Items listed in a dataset
● ● ● ●

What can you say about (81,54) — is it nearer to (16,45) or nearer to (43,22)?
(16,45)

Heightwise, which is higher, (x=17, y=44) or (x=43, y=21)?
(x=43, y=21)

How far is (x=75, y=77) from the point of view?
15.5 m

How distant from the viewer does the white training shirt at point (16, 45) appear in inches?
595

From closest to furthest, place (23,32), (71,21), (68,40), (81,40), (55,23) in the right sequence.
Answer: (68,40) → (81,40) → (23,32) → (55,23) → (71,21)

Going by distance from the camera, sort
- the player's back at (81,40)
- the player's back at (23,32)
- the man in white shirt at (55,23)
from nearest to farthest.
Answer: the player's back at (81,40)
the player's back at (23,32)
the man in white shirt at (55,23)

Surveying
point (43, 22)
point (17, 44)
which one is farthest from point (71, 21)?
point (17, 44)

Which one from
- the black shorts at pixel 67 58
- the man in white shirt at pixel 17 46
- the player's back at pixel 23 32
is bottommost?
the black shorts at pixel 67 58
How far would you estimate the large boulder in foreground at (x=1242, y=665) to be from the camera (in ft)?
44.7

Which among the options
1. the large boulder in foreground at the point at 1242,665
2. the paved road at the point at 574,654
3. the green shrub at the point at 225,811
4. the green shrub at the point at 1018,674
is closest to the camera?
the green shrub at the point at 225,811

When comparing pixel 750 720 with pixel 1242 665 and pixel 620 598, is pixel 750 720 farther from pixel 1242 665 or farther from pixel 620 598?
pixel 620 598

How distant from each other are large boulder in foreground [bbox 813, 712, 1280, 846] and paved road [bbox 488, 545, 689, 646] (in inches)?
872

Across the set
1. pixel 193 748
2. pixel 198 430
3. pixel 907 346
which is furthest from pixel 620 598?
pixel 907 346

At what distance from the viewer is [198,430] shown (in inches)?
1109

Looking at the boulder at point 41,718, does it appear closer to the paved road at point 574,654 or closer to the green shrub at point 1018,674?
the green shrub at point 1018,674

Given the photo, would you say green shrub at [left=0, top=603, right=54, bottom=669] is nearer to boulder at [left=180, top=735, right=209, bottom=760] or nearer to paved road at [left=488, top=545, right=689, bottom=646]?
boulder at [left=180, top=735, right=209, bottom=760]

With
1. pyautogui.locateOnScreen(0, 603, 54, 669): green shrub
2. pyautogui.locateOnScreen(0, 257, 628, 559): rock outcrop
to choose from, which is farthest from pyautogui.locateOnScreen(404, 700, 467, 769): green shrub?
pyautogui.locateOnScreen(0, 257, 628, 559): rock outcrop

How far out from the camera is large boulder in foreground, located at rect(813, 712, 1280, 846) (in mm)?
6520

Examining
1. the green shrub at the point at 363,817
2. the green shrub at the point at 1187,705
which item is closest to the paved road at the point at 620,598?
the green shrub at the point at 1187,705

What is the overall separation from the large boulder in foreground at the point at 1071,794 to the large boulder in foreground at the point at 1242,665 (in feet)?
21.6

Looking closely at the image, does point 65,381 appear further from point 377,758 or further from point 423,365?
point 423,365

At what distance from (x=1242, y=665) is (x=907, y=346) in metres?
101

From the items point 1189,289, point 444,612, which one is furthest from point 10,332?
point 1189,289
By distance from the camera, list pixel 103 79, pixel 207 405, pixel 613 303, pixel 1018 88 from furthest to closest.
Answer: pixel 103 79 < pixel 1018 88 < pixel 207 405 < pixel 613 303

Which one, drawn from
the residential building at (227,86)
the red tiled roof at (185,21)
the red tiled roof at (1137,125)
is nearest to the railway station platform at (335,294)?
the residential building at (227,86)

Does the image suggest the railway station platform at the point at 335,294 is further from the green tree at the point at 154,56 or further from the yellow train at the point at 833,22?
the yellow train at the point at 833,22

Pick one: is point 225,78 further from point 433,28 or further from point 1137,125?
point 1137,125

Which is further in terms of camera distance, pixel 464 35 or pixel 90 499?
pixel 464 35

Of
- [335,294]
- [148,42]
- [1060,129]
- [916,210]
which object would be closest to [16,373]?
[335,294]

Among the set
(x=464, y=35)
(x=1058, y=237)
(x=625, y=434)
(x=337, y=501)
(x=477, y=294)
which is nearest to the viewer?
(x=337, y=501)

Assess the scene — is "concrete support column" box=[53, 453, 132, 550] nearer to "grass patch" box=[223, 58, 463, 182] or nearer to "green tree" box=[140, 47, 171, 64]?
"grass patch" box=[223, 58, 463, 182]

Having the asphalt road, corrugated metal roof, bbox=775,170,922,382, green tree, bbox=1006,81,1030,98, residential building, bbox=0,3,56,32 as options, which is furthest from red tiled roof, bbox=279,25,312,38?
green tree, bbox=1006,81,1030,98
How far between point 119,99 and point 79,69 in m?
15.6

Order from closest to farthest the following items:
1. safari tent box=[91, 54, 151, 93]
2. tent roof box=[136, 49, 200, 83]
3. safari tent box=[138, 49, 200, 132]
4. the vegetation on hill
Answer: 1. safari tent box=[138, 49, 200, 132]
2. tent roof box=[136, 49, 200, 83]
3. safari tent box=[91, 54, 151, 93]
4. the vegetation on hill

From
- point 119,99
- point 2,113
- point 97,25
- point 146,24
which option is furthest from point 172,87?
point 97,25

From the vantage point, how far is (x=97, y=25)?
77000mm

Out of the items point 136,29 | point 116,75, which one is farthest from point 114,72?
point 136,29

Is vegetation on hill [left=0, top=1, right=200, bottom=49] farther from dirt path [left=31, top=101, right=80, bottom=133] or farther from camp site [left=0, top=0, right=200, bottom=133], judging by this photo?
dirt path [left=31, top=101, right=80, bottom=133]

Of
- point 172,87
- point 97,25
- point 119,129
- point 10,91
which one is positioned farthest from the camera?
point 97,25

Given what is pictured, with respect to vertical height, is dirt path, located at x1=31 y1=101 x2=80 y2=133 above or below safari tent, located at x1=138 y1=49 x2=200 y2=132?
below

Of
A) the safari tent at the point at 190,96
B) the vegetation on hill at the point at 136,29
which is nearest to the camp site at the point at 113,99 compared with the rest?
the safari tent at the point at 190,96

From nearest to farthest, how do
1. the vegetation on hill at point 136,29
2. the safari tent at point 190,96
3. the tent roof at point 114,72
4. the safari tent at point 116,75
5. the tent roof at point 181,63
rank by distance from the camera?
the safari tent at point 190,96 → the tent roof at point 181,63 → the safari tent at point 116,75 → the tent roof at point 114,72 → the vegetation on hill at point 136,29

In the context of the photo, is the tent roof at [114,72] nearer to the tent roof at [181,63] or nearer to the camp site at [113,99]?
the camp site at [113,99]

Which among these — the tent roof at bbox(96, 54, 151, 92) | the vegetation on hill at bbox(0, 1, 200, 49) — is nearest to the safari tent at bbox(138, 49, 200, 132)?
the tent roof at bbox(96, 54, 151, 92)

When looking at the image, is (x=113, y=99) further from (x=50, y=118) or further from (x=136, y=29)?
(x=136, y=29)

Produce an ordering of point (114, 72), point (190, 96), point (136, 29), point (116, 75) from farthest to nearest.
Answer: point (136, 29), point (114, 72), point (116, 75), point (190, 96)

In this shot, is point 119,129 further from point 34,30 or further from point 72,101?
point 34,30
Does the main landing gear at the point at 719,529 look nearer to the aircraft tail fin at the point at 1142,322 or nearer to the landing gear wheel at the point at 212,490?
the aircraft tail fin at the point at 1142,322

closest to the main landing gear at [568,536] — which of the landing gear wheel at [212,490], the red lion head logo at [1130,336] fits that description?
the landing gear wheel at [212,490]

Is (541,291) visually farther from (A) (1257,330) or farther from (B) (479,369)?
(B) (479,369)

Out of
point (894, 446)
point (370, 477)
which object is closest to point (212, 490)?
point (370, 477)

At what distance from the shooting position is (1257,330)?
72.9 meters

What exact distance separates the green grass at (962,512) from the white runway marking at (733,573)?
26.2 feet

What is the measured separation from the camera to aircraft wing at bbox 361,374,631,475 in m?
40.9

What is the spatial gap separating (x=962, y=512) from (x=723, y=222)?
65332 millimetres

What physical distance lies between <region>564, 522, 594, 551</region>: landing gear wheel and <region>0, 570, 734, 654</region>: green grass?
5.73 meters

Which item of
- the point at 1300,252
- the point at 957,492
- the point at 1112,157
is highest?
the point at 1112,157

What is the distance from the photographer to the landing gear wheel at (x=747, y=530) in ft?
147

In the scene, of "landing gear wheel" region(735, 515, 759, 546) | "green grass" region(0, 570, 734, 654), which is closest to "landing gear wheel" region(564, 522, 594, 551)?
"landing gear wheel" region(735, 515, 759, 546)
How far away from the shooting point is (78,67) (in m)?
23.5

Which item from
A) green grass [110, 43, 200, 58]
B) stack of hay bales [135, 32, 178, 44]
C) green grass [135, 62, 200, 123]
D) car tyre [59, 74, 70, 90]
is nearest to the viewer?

● ● ● ●

• [CHALLENGE]:
Reproduce only the lines from the line containing "In this shot, is" to the last line of the material above, both of those lines included.

• [RIGHT ANSWER]:
In this shot, is point 119,129 further from point 34,30 or further from point 72,101?
point 34,30
Does the main landing gear at the point at 719,529 look nearer to the aircraft tail fin at the point at 1142,322 or nearer to the landing gear wheel at the point at 212,490?
the aircraft tail fin at the point at 1142,322

closest to the main landing gear at [568,536] — which of the landing gear wheel at [212,490], the red lion head logo at [1130,336] fits that description?
the landing gear wheel at [212,490]

Is (541,291) visually farther from (A) (1257,330) or farther from (B) (479,369)?
(B) (479,369)

Out of
point (894, 446)
point (370, 477)
which object is closest to point (212, 490)?
point (370, 477)

At what distance from the shooting position is (1257,330)?
72.9 meters

What exact distance separates the green grass at (962,512) from the white runway marking at (733,573)?
26.2 feet

What is the measured separation from the camera to aircraft wing at bbox 361,374,631,475 in m?
40.9

What is the spatial gap separating (x=962, y=512) from (x=723, y=222)?
65332 millimetres

What physical distance lies between <region>564, 522, 594, 551</region>: landing gear wheel and <region>0, 570, 734, 654</region>: green grass?
5.73 meters

Which item of
- the point at 1300,252
- the point at 957,492
- the point at 1112,157
is highest?
the point at 1112,157

What is the distance from the photographer to the landing gear wheel at (x=747, y=530) in ft?
147

In the scene, of "landing gear wheel" region(735, 515, 759, 546) | "green grass" region(0, 570, 734, 654), which is closest to "landing gear wheel" region(564, 522, 594, 551)?
"landing gear wheel" region(735, 515, 759, 546)
How far away from the shooting point is (78,67) (in m)?
23.5

Which item from
A) green grass [110, 43, 200, 58]
B) stack of hay bales [135, 32, 178, 44]
C) green grass [135, 62, 200, 123]
D) car tyre [59, 74, 70, 90]
is nearest to the viewer?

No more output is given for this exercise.